Travel News|February 18, 2008 6:47 pm

New Malév strategy aims to connect east and west

Malév Hungarian Airlines’ Russian owners are implementing a new strategy as they try to make Hungary’s flag carrier profitable after years of being in the red. Yet analysts in the commercial airline industry recognize that the countries Eastern Europe and, in fact, all of Russia, represent great growth potential for any airline, especially at a time when competition in the west is fierce, due to the establishment of no-frills airlines, and as the looming spectre of a recession hangs over western Europe.

Malév, which was privatized last year and bought by Russian business interests, stands to benefit from the growth potential that Eastern European and Russian markets have to offer. As such, Malév is wide anticipated to focus on eastern destinations in Ukraine, the Balkan countries (especially Romania and Bulgaria, both of which are now EU members), as well as the Baltic states.
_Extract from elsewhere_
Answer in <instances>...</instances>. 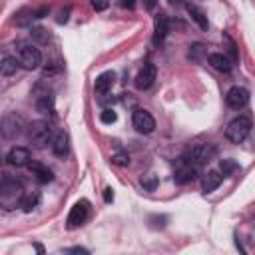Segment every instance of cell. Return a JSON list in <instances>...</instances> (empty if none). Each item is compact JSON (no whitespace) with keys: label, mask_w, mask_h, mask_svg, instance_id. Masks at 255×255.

Malev will now also be given access to the AiRUnion network, an alliance of privately owned Russian airlines, thank to its move from Moscow’s Sheremetyevo Airport to Domodedovo earlier this year.

Although this carrier is much smaller in the size of its fleet and the number of passengers that it transports than Western European giants, the Hungarian airline has built a reputation for itself in the region, after its sixty years of existence. Moreover, the fact that Hungary’s fag carrier joined the oneworld alliance last spring offers western passengers traveling to destinations in Eastern Europe a guarantee that in-flight and ground service is fully equal to that found on most western airlines.